My Own Personal Scottish Literature Festival

This time last year I was in Scotland, and I’m feeling rather mournful about the fact that I’m not there now. Perhaps it would be different if I were doing something else interesting instead. But, alas, no. With the excitement of my book launch fast receding, I find myself thoroughly mired in exam marking and committee meetings.

Of course, if I can’t travel in person, I can travel through books. So I declared this weekend a Scottish literature festival at my house and lined up three recent acquisitions for my reading pleasure.

First up is Weekend, William McIlvanney’s latest novel. Here’s the publisher’s synopsis:

In a Victorian mansion hotel on a Scottish island, a group of English Literature lecturers and students from Glasgow gather for a study weekend, though studying is not exactly what some of them have in mind. And the weekend does prove to be a major turning point in the emotional lives of several people—just not quite in the way any of them expected. As entertaining as it is thought-provoking, William McIlvanney's novel brilliantly illustrates how humans are driven by animal instincts, but have the mental capacity to analyse, harness and rue them. Which also means we continue to dream, even when our dreams fail us.

McIlvanney is a brilliant writer and I would happily read anything written by him. Even if that wasn’t so, however, I don’t think I could have resisted this combination of a Scottish island setting with academic satire.

Next on the list is Jackie Kay’s new collection of short stories, Wish I Was Here. I haven’t so much as flipped through this one yet, but based on her previous collection, Why Don’t You Stop Talking?, I count her among the very best of contemporary short story writers. Needless to say, my hopes for the new collection are high.

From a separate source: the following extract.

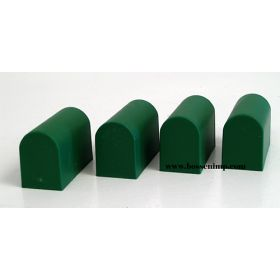 1/64 Bales for Stacker package of 4 Straw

Finally, there’s The Stornoway Way by Kevin MacNeil. I bought this one while in Scotland last year but I’m only now settling down to read it. The front cover flap promises a novel that “chronicles the misadventures of an idiosyncratic young Scotsman cartwheeling further and further into a Hebridean hell, railing against the constraints of his extraordinary but vanishing island culture as well as western civilization in general.” I'm won over by the narrator’s voice right from the first paragraph:

Fuck everyone from Holden Caulfield to Bridget Jones, fuck all the American and English phoney fictions that claim to speak for us; they don’t know the likes of us exist and they never did. We are who we are because we grew up the Stornoway Way. We do not live in the back of beyond, we live at the very heart of beyond.

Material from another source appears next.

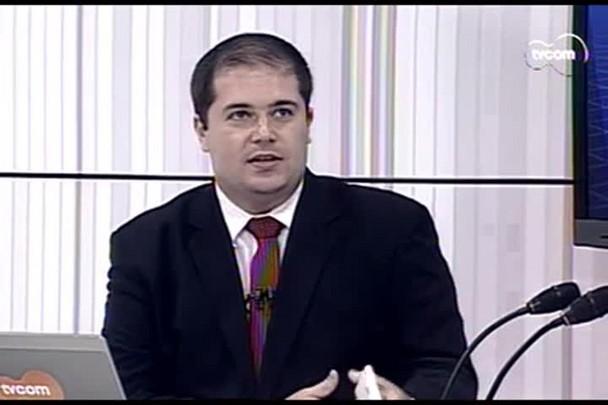 Conversas Cruzadas - Taxa de Preservação Ambiental no município - 2ºBloco - 24.02.15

I promise a full report on each book as I finish it.

3 comments:

Kelly said...

I can't wait to read your reports. The first one looks particularly good! Like you I'm a Scotland fan.

darkorpheus said...

I picked up Jackie Kay's new collection recently, after reading one of the short stories, "Sonata" - like you, I am hopeful about the book.

John Nicoll said...

I am very excited by this blog. Even after a fleeting glance it looks like the kind of thing I would keep going back to.